→ **REQUIRED ACTION**: Only the closing portion of the entries is to be reproduced: the line containing "Beautiful eyes are why arab so Why does" through the very last line, exactly as written.

→ **AVAILABLE DATA**:
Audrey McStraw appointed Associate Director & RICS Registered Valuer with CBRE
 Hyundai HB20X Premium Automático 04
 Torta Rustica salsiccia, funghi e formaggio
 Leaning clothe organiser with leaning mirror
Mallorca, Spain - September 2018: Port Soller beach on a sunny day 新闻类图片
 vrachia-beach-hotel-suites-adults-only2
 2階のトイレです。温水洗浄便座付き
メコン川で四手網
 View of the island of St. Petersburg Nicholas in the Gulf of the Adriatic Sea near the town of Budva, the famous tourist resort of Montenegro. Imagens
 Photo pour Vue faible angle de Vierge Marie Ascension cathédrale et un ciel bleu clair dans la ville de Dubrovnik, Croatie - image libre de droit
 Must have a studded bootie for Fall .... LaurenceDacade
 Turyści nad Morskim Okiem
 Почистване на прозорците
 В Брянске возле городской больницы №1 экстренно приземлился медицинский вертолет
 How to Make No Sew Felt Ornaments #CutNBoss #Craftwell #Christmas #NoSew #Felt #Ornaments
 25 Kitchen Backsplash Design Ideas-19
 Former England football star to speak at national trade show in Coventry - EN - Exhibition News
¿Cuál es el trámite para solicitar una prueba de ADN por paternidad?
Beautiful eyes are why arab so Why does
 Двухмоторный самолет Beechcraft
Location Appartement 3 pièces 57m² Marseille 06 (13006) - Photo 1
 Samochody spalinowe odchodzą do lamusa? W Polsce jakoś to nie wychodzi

→ **EXERCISE RESULT**:
Beautiful eyes are why arab so Why does
 Двухмоторный самолет Beechcraft
Location Appartement 3 pièces 57m² Marseille 06 (13006) - Photo 1
 Samochody spalinowe odchodzą do lamusa? W Polsce jakoś to nie wychodzi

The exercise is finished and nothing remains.